🤖 AI Summary
Existing mixed reality (MR) collaborative research relies on external devices or unimodal data, limiting real-time, deployable interaction awareness. This work proposes the first real-time, multimodal group interaction perception system leveraging only onboard MR headset sensors—speech, eye gaze, and spatial pose—eliminating the need for external cameras or offline annotation. By integrating temporal modeling with dynamic network analysis, the system automatically infers both static structural properties and transient behavioral patterns during collaboration, uncovering the coupling between behavioral dynamics and interaction network evolution. Evaluated with 48 participants organized into 12 four-person teams, the system accurately captures fine-grained collaborative transitions, demonstrating high effectiveness and practicality. This work establishes a scalable, lightweight sensing foundation for real-time collaborative support in MR environments.
📝 Abstract
Understanding how teams coordinate, share work, and negotiate roles in immersive environments is critical for designing effective mixed-reality (MR) applications that support real-time collaboration. However, existing methods either rely on external cameras and offline annotation or focus narrowly on single modalities, limiting their validity and applicability.

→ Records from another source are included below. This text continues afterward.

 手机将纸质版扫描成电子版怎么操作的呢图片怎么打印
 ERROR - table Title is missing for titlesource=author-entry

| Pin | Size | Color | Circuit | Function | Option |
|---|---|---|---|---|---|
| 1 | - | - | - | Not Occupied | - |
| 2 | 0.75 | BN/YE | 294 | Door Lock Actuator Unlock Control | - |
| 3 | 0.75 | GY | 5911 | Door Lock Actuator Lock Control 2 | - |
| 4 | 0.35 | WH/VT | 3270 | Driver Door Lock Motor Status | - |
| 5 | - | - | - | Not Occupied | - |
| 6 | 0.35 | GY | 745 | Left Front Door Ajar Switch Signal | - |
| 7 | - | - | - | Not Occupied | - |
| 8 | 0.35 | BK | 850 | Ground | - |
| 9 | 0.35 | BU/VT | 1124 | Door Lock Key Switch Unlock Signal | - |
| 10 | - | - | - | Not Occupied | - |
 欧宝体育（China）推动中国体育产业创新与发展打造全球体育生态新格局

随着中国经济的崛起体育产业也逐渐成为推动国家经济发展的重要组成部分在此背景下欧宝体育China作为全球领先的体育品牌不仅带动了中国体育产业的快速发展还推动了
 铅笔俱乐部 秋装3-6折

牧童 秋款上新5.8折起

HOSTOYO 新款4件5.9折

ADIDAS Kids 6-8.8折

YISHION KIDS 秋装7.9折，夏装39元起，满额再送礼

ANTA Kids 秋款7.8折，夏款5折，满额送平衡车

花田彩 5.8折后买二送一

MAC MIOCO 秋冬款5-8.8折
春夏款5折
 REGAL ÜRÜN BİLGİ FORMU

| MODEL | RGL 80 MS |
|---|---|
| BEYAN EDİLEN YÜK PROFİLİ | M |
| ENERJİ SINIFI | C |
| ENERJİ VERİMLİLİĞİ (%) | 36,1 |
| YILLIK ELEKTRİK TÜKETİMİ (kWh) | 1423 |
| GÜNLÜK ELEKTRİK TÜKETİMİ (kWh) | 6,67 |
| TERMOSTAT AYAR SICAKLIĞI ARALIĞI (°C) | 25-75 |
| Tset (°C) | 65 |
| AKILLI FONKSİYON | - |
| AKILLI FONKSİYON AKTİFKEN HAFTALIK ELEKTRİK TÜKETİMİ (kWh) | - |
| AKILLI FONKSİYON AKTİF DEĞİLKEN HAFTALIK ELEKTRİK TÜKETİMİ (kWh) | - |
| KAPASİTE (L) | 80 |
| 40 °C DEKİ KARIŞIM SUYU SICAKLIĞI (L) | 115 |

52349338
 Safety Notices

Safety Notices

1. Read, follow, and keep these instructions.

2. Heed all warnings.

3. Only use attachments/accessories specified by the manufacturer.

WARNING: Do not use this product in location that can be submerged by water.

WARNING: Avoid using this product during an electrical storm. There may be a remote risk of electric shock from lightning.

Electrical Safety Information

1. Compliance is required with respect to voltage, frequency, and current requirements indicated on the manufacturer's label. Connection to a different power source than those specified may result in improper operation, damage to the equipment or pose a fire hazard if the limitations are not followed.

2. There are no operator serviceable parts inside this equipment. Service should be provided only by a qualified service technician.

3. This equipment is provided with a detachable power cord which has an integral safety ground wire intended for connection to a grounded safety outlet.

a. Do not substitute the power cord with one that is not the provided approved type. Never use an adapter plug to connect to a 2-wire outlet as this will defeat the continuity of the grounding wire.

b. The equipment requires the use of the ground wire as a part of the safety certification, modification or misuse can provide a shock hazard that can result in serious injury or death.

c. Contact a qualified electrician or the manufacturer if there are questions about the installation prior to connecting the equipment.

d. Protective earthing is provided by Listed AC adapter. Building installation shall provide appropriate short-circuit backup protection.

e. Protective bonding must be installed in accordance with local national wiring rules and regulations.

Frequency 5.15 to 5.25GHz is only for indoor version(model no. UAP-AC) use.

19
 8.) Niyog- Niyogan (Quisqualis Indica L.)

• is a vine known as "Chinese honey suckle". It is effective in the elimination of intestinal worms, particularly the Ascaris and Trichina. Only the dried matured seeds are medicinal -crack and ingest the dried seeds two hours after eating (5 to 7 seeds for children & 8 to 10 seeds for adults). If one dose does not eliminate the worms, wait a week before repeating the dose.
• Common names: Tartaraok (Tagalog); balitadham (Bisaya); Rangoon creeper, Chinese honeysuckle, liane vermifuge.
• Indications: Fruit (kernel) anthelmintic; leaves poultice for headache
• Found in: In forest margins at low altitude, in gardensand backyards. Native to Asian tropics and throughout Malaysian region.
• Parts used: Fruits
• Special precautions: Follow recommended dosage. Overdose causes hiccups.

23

To address this, we present a novel group interaction sensing toolkit (GIST), a deployable system that passively captures multi-modal interaction data, such as speech, gaze, and spatial proximity from commodity MR headset's sensors and automatically derives both overall static interaction networks and dynamic moment-by-moment behavior patterns. We evaluate GIST with a human subject study with 48 participants across 12 four-person groups performing an open-ended image-sorting task in MR. Our analysis shows strong alignment between the identified behavior modes and shifts in interaction network structure, confirming that momentary changes in speech, gaze, and proximity data are observable through the sensor data.